また、中国には鍼灸学校がなく、中医薬大学・中医学院の中に鍼灸学科があります。病院実習を終えた後の合格率は高いものの、中医師免許を活用したほうが就職しやすいため、鍼灸師を選ぶ人は少数派です。
オーストラリアでは鍼灸が健康管理の一環として認識されつつあり、民間保険を通じてその利用が広がっています。しかし、公的保険制度にはまだ取り入れられていないのが現状です。
まとめ
鍼灸は、慢性的な痛み(腰痛、肩こり、関節痛など)や急性的な痛み(捻挫、打撲など)の軽減に効果が期待できます。WHOによって伝統医療として認定されたこともあり、海外でも鍼灸は急速に広まっています。
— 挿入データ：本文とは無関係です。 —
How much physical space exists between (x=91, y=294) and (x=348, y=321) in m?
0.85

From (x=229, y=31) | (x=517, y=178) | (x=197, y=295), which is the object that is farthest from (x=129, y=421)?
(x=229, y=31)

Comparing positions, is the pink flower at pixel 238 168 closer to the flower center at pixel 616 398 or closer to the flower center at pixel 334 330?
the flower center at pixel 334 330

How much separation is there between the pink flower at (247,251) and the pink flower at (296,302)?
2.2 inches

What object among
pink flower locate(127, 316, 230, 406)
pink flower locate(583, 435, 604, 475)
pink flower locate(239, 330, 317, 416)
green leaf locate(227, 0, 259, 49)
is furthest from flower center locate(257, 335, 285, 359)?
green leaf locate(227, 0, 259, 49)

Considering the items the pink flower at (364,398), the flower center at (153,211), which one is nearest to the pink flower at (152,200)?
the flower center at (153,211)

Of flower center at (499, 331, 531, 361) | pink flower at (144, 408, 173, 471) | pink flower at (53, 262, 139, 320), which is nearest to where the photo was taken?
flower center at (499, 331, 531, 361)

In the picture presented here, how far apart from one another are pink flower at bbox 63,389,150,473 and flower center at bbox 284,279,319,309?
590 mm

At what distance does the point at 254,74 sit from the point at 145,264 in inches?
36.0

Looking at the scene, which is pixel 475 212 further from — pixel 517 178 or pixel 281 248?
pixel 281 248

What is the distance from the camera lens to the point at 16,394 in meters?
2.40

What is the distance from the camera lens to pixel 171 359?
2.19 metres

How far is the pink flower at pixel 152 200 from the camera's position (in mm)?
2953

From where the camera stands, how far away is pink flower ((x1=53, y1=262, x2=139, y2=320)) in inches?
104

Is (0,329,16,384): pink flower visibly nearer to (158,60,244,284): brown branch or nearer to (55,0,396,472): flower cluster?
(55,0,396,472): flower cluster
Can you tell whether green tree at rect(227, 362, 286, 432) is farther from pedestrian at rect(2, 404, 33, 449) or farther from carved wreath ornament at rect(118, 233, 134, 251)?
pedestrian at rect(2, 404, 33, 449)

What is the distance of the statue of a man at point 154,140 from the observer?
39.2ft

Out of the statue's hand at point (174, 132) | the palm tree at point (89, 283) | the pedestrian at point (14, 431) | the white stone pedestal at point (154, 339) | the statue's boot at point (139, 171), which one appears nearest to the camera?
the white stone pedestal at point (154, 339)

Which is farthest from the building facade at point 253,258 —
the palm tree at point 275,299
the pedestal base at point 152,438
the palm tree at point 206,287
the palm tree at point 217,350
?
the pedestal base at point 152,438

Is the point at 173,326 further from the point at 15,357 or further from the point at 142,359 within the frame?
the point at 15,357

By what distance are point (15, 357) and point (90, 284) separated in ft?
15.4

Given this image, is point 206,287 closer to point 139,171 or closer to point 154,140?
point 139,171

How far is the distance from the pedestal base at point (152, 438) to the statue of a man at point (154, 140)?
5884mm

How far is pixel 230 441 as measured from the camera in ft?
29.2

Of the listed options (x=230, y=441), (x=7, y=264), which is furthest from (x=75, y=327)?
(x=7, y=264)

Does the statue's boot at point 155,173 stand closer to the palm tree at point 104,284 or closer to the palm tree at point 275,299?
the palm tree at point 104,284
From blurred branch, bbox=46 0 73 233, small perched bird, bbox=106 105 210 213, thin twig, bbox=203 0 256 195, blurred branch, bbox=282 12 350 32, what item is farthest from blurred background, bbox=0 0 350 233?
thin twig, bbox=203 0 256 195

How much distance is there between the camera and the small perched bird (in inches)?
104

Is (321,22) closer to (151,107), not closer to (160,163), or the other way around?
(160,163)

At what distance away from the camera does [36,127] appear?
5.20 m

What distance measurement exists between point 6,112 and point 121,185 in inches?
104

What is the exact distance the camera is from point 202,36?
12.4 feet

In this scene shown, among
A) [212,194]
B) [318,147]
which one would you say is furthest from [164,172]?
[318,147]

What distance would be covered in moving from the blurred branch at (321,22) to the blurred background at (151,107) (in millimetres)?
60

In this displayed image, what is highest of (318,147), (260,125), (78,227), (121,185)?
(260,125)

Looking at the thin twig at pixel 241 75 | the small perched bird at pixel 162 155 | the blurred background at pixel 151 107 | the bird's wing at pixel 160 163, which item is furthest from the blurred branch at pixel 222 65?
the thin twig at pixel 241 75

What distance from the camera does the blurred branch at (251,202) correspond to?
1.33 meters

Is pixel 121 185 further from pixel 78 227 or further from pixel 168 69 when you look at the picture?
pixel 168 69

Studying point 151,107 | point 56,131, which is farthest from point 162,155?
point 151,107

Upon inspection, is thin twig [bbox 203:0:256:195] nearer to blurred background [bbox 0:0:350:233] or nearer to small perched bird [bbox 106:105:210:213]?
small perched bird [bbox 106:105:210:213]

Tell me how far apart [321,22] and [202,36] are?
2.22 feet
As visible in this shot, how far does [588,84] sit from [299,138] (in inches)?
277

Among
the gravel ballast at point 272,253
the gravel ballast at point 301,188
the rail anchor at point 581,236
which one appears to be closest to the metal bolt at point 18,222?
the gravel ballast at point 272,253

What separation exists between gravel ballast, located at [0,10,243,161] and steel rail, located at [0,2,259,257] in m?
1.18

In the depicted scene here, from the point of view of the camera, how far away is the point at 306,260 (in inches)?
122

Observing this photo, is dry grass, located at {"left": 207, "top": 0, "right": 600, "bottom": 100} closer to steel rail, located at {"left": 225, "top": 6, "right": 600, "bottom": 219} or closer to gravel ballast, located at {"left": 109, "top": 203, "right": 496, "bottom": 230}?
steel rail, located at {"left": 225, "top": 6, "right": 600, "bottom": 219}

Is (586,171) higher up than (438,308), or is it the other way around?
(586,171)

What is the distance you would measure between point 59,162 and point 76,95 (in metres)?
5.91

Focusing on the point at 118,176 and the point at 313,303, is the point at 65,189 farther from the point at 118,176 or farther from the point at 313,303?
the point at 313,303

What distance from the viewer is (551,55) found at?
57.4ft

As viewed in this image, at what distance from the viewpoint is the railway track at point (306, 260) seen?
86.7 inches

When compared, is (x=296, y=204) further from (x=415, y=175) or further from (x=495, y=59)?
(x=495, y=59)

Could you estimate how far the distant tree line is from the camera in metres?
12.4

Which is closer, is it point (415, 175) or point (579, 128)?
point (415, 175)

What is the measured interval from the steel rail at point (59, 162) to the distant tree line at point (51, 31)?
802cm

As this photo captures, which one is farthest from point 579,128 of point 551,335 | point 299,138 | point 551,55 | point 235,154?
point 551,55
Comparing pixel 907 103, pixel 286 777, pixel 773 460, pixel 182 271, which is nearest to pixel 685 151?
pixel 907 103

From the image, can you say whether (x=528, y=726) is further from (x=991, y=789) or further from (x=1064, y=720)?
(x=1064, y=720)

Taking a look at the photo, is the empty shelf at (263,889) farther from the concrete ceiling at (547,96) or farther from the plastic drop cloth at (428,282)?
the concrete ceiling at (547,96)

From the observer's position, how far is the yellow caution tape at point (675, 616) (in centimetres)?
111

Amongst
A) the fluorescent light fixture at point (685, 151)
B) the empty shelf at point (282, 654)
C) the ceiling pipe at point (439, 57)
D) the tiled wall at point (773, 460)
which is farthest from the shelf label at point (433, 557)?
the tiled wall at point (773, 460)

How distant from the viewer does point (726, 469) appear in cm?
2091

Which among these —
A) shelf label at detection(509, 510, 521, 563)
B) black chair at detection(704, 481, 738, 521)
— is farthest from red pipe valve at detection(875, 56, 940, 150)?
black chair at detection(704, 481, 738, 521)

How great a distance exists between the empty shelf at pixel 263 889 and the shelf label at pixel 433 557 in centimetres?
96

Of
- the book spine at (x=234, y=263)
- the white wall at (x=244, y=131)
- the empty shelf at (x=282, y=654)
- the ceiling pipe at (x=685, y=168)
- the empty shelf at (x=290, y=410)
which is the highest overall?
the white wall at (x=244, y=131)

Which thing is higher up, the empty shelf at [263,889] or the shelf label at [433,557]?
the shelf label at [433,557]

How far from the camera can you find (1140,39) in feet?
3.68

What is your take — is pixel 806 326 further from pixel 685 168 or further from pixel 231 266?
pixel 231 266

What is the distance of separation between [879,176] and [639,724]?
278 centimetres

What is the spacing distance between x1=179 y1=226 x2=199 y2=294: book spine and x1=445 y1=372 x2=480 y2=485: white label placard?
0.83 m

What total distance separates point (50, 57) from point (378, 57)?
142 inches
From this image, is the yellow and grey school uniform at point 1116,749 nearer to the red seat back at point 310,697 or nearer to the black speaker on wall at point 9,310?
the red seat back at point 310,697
鍼灸に関する法律や規制は国によって異なるため、もし海外で働きたいと考える場合は、現地の規則をしっかり確認するようにしましょう。例えばオーストラリアでは、鍼灸師は各州の衛生局によって設定された規則に従う必要があります。
これから鍼灸師として活躍したいと考えている方は、海外での活動も視野にいれてみてはいかがでしょうか。